Publié le 24/09/2011 à 00:00

Pendant des années, Alimentation Couche-Tard a fait parler d'elle à cause des saveurs bizarroïdes de sa Sloche, de ses nombreuses acquisitions aux États-Unis et de ses bons résultats financiers. Mais depuis près d'un an, l'entreprise de Laval fait surtout les manchettes en raison de son attitude antisyndicale et de ses actions à l'avenant. Dépanneurs fermés, message vidéo menaçant, batailles judiciaires contre la CSN. Malgré l'appel au boycottage et les groupes qui se forment sur Facebook, le grand patron, Alain Bouchard, refuse toujours de s'expliquer publiquement. Nous avons demandé à six experts des relations publiques d'analyser la situation.

LA QUESTION

Quelles sont les conséquences du mutisme, de l'attitude et des décisions d'Alain Bouchard sur la réputation de Couche-Tard ?

LES RÉPONSES DE NOS EXPERTS

"Y a-t-il quelqu'un à bord, responsable des communications ? Dans la vidéo d'Alain Bouchard, on sent une certaine improvisation. Comme expert, jamais je ne conseillerais à mes clients de produire une vidéo d'aussi piètre qualité. Ça me fait penser à la fameuse vidéo de Stéphane Dion [en 2008, en réponse à un discours de Stephen Harper], qui est devenue une "catégorie de vidéo". Ça fait très amateur. Est-ce que la vidéo était l'outil à privilégier pour parler aux employés, c'est-à-dire à des jeunes qui font partie de la génération Web 2.0 ? J'ai des doutes. Comment un géant comme Couche-Tard peut-il agir de façon aussi lamentable ? On peut se demander si quelqu'un les conseille. Il ne semble pas y avoir vraiment de stratégie.

Quant au mutisme, au refus de répondre, ce n'est pas une alternative. D'ailleurs, c'est une règle en relations publiques. Surtout quand l'entreprise est aussi importante, quand elle occupe une place aussi grande dans l'imaginaire du monde des affaires québécois. Couche-Tard doit répondre aux questions du public et des médias. Elle devient, comme Walmart il y a quelques années, le symbole de l'antisyndicalisme, et elle doit l'assumer. Qu'elle ne le fasse pas nuit beaucoup, à mon avis, à sa réputation.

Une riposte s'organise dans les médias sociaux. Où est celle de Couche-Tard ? Il y a quelques années, quand elle vendait sa Sloche, elle semblait avoir trouvé la façon de parler aux adolescents du Québec. Comment se fait-il qu'elle n'a pas poursuivi ce dialogue sur les médias sociaux ? Elle est totalement absente du Web."

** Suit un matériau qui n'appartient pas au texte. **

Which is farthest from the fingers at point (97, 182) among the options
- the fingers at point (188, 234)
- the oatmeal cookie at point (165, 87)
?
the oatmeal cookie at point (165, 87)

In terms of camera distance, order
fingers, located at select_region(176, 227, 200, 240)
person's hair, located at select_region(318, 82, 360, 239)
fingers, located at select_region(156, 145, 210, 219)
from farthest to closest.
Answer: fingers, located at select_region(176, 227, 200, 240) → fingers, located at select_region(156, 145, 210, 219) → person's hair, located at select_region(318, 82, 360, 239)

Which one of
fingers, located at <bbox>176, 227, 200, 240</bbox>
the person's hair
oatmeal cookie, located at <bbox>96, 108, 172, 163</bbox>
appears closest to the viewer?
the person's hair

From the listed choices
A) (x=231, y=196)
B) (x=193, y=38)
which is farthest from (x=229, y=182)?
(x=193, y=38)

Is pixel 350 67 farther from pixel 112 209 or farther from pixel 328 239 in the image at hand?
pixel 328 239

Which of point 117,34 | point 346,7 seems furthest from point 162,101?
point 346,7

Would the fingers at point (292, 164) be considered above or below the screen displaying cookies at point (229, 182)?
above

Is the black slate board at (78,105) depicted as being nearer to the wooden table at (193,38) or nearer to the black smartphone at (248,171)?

- Philippe Roy, vice-président, Ryan Affaires publiques

"Il y a d'un côté les gens qui approuvent la décision [de fermer les dépanneurs], même si elle est draconienne et brutale. L'argument tient au fait qu'une entreprise devrait pouvoir gérer ses affaires comme elle l'entend. De l'autre, il y a ceux qui soutiennent qu'une entreprise aussi profitable devrait pouvoir amortir les coûts liés à la syndicalisation.

Dans ce cas précis, l'argument de non-rentabilité semble sonner assez creux auprès du public. Quand une entreprise de ce type décide de s'établir sur un territoire, c'est à la suite d'études de marché fondées sur des données démographiques solides. Ces données ont-elles changé à ce point ? Il se pourrait bien que oui, mais les circonstances actuelles font en sorte que la coïncidence sème le doute.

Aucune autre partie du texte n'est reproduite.